Again, as in the aforementioned, consult a competent urologist.  Be sure you have counsel that deals with the realities of your situation.  Do not look for short cuts.

Understanding your issues, obtaining an accurate diagnosis and following competent medical advice is a necessary and critical strategy.  Have a prostate exam.  Know your numbers (PSA).   Be faithful in having regular exams.  If your numbers are excessively high, begin discussing options for addressing your condition.

Have regular physical examinations.

Regular checkups to keep you apprised of any circumstances that may reveal unknown health conditions amounts to a mandate for all seniors.  Men, in particular, and especially those who tout their having never had an exam or visiting a physician regularly are not heroes, they are lacking in wisdom.

Being Overweight and at Risk for Diabetes

Just because you seem to be in reasonably good health does not allow permission to ignore warning signs.  Being overweight and at risk of diabetes, particularly if it has shown up in your family DNA, is strong reason to stay ahead of the game.  Do not ignore your need to know your own circumstances.

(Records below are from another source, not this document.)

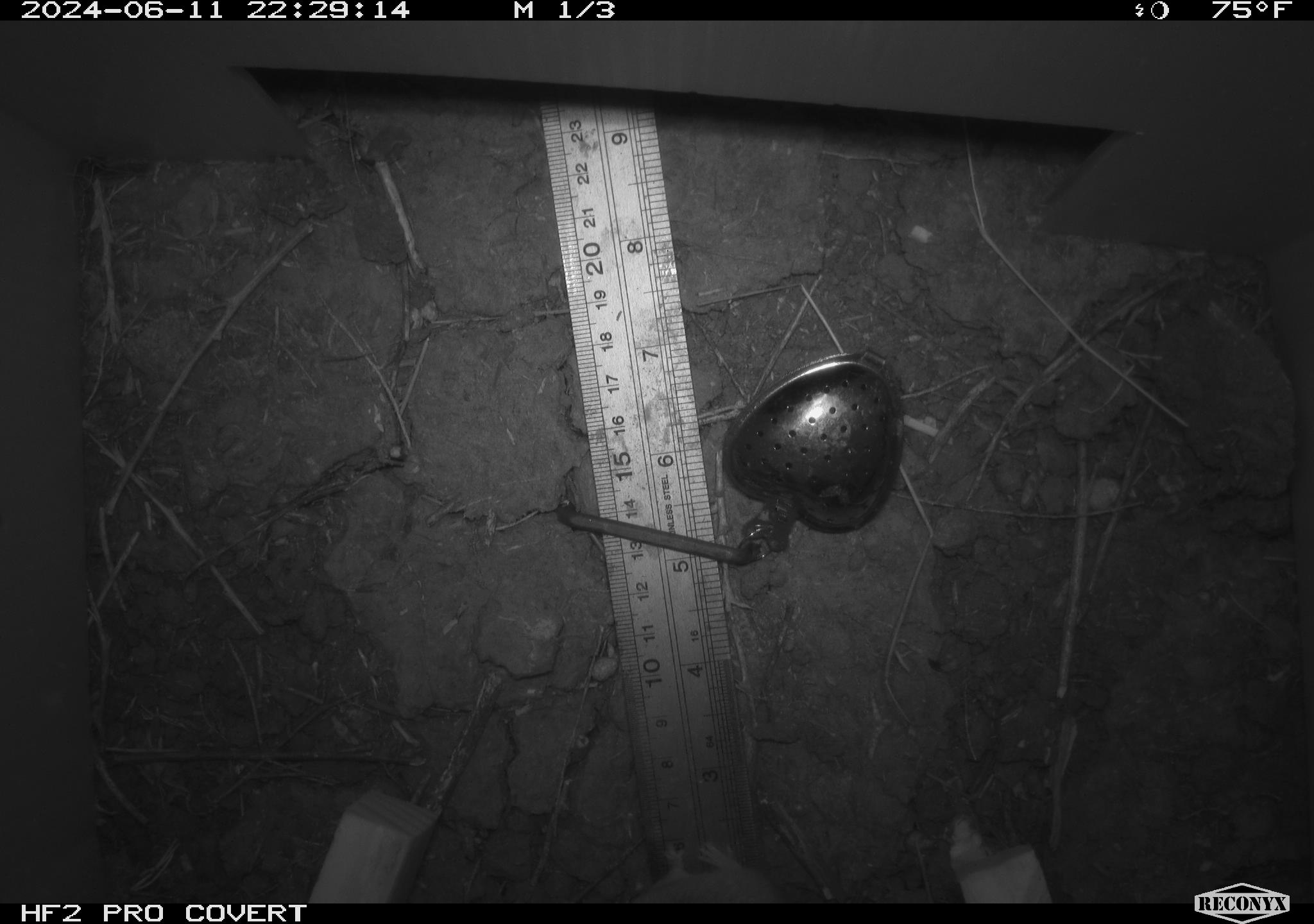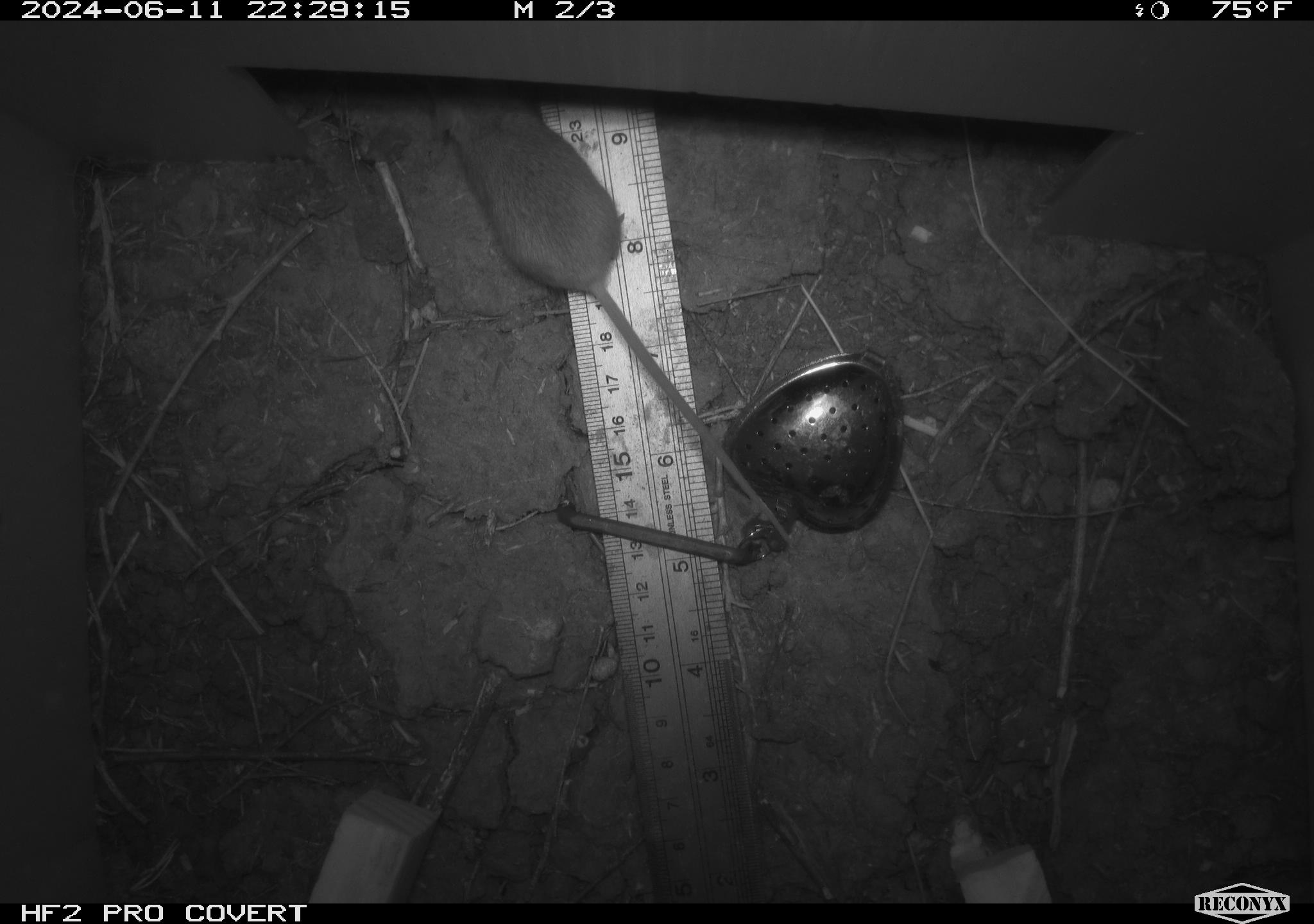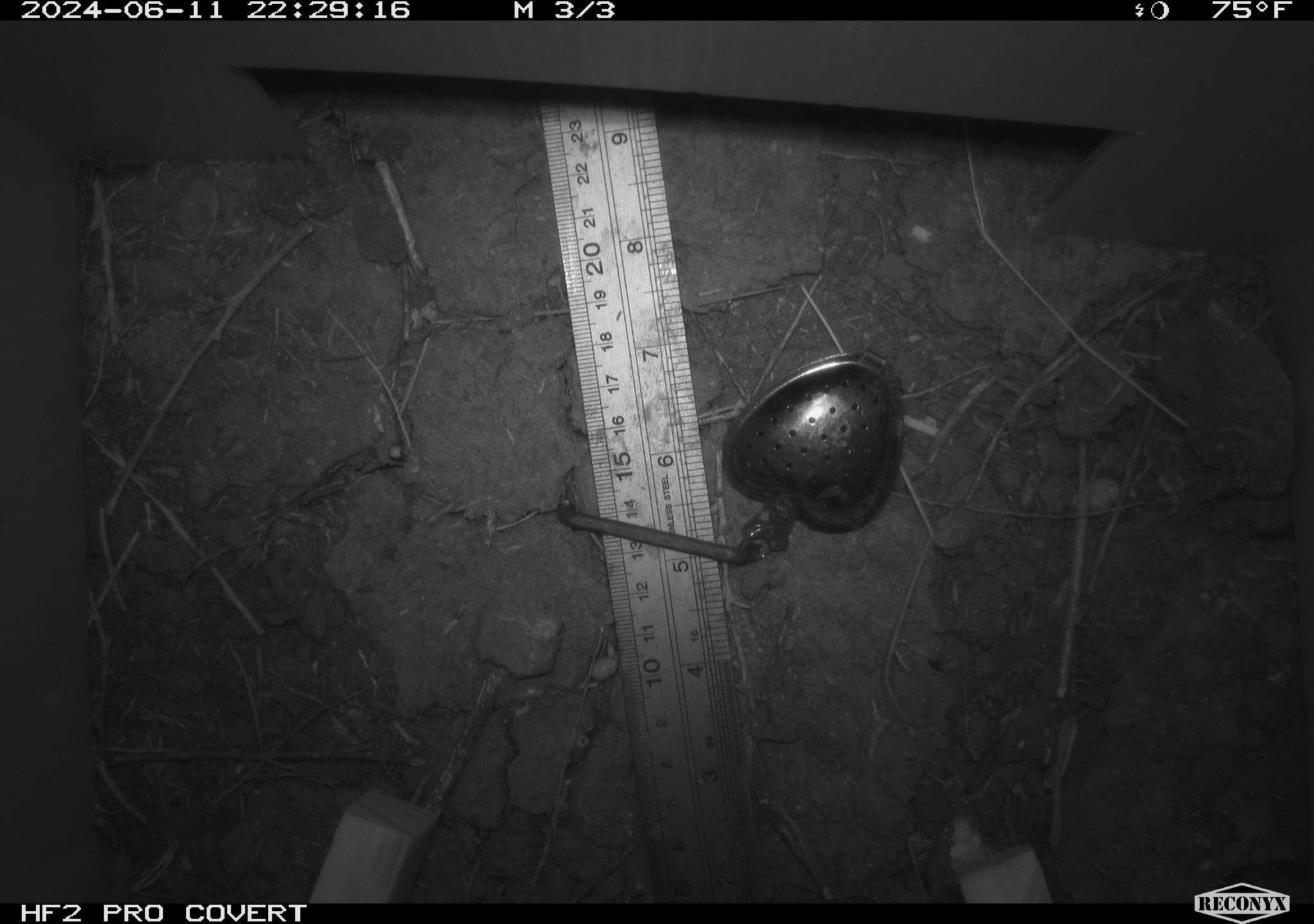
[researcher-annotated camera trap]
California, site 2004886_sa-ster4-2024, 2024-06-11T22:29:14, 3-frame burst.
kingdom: Animalia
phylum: Chordata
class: Mammalia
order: Rodentia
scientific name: Rodentia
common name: mouse species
Mouse species (Rodentia).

Making the Case for Second Opinions

My health history has included having had four corneal transplants.  I inherited a congenital disease that affected my vision (Keratoconus or cone shaped cornea).  And I also had a stroke in my left eye.  The medical opinion had indicated that I would not be able to recover vision in that eye following the stroke. For various reasons, I consulted a second ophthalmologist. He determined the major problem was the old graft from transplant surgery in the 1960s; it was in need of replacement, and he recommended another transplant in my left eye.

Amazed that such an option was available, and after almost a full year of being followed closely since the transplant, I have hopes of having major improvement in vision in my left eye.  A part of that process has included a close tending of that eye on a regular basis. We are encouraged. The second opinion made the difference.

Respecting the Wonders of Modern Medicine

Aging calls our attention to a variety of circumstances that may foretell conditions that need further addressing.  Assuming that we are as smart as physicians and specialists is not a wise course.  Staying apprised of health issues that may portend the need for further analysis is a wisely recommended course of action for seniors.